Die neue Perspektive. Hildegards Ethikbuch hat sechs Teile. Im Gegensatz zu ihren anderen Visionswerken durchzieht eine einzige Schau das gesamte Buch. Das, was sie sieht, wird aber in jedem Teil des Werkes aus einer anderen Perspektive betrachtet. Wäre der „Liber vitae meritorum“ eine Komposition, würde man seinen Aufbau als „Thema mit Variationen“ bezeichnen. Durch den Perspektivenwechsel erscheint das eine Bild jedes Mal in einem anderen Licht. Die Sechszahl seiner Teile hat auch eine symbolische Bedeutung. Sie bezieht sich auf das Christusmonogramm. Das griechische Chi und Rho (Anfangsbuchstaben von Christos) sehen in der lateinischen Schrift wie X und P aus und bilden, ineinander verschlungen, sechs Arme. Was Hildegard damit ausdrücken will, ist: Der innere Bezugspunkt all unseren Bemühens ist Christus. Von ihm haben die positiven Kräfte ihre Energie, und in seiner Kraft können wir die negativen Einflüsse überwinden.

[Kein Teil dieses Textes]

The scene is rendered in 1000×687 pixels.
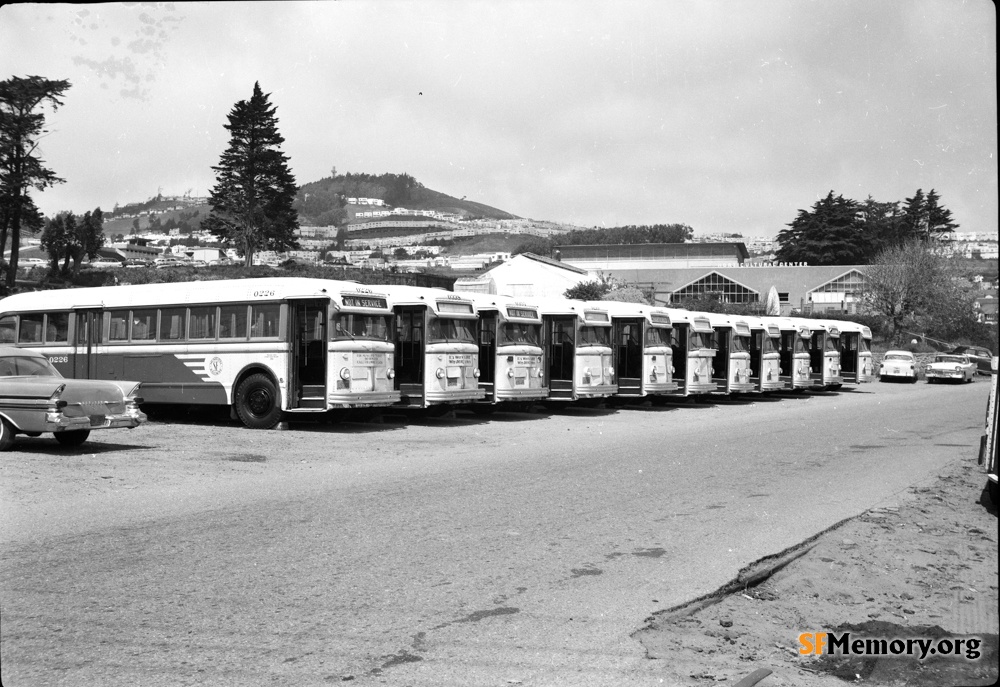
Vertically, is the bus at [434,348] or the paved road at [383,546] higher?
the bus at [434,348]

Die Kräfte ins Spiel bringen. Als Hildegard ihr Ethikbuch schrieb, hatte sie bereits einige Erfahrung mit der praktischen Umsetzung des Ausgleichs der inneren Kräfte. In ihrem „Ordo virtutum“ hatte sie die Tugenden, die Laster und ihr Ringen um die Seele bereits wirkmächtig inszeniert. Thema dieses musikalischen Theaterstückes ist ein exemp-larischer Lebensweg. Protagonisten sind die Seele, 15 Kräfte, die Heiligen des Alten Bundes und der Teufel, der als Diabolus, als Durcheinanderwerfer, bezeichnet wird. In dem fünfteiligen Spiel erlebt die zunächst glückliche Seele, wie schwer der gute, zu Gott führende Weg sein kann. Zermürbt öffnet sie sich für die Argumente des Durcheinanderwerfers, der sie auffordert, den engen Weg der Tugend zu verlassen und es sich auf dem breiten Weg bequem zu machen. Die guten Kräfte zeigen sich im innersten Kern des Spiels der hoffnungslosen, in sich verkrümmten Seele, und es gelingt ihnen, sie nach und nach aufzurichten.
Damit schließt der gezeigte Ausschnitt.